Comprising three flagship privatization projects (Jeddah, Dammam, Turaif, Arar, Sakaka), those will improve the current wastewater infrastructure in the cities of Jeddah, Dammam and Northern Border region for more than seven million inhabitants. The consortium is led by financial consultant Mizuho Bank and supported by legal consultant White & Case.

Francois-Xavier Basselot, Atkins’ market director for water in the Middle East, said, “With a strong economic development and a rising population, the current sanitation infrastructure across the Kingdom is not adequate and needs to be expanded. Through these flagship projects, the NWC, with support from the consortium, will bring much-needed improvements to the environment, ecology and public health for the citizens of Saudi Arabia.”

Currently, a low percentage of the wastewater produced in the country is collected by the existing network and treated. The projects will be developed using the build-operate-transfer/build-operate-own (BOT/BOO) scheme to finance the construction of wastewater treatment facilities, where private funds are used to construct and commercially operate a facility before ownership is transferred to a public entity. This is the first privatisation project for NWC.

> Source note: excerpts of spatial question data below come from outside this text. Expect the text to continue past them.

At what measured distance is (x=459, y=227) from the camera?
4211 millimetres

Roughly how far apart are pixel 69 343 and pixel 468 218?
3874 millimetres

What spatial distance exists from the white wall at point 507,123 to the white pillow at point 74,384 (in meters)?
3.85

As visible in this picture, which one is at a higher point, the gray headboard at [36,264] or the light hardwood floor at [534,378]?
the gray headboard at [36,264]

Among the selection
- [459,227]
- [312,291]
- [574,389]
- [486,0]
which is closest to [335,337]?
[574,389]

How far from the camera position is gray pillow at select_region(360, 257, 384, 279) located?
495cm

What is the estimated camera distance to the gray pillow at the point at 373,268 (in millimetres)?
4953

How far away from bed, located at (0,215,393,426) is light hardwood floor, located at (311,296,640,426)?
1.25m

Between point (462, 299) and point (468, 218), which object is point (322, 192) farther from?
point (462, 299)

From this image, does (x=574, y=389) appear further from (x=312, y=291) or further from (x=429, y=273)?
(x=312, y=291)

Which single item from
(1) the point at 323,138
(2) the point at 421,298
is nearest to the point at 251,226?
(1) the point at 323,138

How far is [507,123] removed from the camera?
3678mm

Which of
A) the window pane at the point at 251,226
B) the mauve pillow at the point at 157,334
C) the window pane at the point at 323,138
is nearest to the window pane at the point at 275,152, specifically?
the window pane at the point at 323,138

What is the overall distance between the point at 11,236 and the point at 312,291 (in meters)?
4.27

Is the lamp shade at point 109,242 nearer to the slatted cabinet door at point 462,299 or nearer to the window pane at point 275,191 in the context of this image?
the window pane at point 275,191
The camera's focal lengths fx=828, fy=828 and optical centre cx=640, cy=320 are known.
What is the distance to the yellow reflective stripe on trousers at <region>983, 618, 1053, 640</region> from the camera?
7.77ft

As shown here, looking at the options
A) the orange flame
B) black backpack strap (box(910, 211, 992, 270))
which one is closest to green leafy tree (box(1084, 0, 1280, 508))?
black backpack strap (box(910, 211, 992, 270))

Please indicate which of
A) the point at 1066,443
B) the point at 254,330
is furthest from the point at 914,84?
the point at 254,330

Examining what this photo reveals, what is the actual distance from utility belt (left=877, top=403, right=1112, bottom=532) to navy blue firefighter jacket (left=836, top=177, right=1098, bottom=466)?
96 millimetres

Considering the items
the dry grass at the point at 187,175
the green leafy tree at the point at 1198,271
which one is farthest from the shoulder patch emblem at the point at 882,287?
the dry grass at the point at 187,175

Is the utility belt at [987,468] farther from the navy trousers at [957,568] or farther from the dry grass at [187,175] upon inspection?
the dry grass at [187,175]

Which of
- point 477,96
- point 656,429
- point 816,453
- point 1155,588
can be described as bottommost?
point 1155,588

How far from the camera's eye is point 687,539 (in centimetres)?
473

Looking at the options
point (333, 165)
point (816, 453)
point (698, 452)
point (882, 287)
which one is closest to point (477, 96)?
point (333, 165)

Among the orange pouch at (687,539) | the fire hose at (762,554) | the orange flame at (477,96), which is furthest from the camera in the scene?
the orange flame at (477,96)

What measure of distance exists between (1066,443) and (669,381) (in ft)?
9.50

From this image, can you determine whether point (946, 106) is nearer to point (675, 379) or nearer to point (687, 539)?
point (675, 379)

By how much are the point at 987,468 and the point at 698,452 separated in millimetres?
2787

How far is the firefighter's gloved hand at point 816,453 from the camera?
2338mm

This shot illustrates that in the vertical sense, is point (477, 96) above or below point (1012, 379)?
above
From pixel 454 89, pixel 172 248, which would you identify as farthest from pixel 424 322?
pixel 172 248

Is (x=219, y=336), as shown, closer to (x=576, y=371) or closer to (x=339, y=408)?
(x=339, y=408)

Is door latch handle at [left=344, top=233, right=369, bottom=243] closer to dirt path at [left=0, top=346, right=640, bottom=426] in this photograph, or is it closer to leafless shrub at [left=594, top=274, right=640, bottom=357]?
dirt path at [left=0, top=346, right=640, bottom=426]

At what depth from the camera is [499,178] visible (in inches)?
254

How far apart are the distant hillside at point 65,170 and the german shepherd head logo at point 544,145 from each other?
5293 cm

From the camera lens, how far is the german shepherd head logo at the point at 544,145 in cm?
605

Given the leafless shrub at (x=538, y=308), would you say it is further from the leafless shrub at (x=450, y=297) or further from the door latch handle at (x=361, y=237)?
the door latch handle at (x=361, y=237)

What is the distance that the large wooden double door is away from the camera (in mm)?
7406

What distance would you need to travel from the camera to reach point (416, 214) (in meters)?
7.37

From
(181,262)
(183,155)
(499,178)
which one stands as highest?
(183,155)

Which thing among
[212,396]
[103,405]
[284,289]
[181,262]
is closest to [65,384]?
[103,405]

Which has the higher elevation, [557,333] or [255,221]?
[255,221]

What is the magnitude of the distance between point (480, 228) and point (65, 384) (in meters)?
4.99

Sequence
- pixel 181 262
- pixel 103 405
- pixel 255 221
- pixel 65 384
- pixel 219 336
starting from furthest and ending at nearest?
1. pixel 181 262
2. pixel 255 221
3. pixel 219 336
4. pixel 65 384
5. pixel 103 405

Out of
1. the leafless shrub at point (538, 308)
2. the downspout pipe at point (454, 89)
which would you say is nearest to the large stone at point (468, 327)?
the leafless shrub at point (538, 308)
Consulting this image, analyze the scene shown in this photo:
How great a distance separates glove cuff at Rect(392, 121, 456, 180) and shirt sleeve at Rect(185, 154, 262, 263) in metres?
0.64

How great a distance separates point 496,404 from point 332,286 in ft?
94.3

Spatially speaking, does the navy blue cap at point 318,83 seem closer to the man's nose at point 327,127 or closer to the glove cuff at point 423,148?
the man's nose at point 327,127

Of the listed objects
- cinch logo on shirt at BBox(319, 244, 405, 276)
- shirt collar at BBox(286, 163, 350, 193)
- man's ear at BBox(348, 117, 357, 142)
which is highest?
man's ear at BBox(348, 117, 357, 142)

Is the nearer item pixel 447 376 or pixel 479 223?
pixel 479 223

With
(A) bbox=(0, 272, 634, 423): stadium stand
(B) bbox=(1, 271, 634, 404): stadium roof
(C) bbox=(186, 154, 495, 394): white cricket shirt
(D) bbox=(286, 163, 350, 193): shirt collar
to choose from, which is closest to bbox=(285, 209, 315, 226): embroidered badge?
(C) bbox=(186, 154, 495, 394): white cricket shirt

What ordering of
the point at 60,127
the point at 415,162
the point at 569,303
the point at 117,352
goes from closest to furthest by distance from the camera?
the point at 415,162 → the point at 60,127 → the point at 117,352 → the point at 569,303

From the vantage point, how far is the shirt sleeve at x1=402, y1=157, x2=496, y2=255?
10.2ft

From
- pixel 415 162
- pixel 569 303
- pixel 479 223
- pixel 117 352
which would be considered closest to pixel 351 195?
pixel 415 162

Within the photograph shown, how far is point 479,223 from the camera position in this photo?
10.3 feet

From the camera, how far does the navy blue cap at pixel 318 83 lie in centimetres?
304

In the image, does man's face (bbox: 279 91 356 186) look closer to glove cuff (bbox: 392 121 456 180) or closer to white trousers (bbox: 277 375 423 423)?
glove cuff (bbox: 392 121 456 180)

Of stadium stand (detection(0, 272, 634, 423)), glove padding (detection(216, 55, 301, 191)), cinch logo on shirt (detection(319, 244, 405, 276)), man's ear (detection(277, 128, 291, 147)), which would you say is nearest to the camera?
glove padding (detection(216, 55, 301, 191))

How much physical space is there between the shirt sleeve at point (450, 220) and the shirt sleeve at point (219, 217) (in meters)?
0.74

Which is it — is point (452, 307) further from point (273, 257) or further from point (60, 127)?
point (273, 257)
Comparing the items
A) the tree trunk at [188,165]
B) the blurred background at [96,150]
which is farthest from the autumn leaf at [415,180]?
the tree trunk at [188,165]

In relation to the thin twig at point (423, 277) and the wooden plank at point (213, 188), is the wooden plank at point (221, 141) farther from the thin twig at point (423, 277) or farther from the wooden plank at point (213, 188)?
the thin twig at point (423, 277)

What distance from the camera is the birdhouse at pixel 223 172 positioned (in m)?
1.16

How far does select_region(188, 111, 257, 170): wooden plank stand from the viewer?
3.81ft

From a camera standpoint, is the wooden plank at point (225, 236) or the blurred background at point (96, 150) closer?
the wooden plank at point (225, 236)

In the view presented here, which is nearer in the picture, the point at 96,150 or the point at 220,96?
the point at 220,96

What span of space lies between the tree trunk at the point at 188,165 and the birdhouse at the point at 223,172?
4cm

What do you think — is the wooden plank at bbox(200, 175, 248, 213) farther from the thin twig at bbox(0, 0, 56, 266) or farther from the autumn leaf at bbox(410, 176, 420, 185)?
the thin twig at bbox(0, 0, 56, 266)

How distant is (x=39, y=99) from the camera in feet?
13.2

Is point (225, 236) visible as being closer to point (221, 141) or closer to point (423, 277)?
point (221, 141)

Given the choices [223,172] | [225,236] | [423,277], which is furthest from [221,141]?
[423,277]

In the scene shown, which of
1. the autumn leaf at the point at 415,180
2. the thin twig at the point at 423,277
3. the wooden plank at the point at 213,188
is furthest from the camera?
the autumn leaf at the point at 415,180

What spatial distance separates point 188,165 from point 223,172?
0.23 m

Atkins will provide advice on public-private collaboration as well as insights on the technical requirements such as the conceptual design of the wastewater treatment plant facilities, environmental impact review and guidance, or procurement and bid evaluation support.

Saudi Arabia has been diversifying and modernising the industrial base of the country in line with the National Transformation Program, Saudi Vision 2030, to be less dependent on petroleum resources. The programme is also aimed at promoting privatisation to reduce public spending.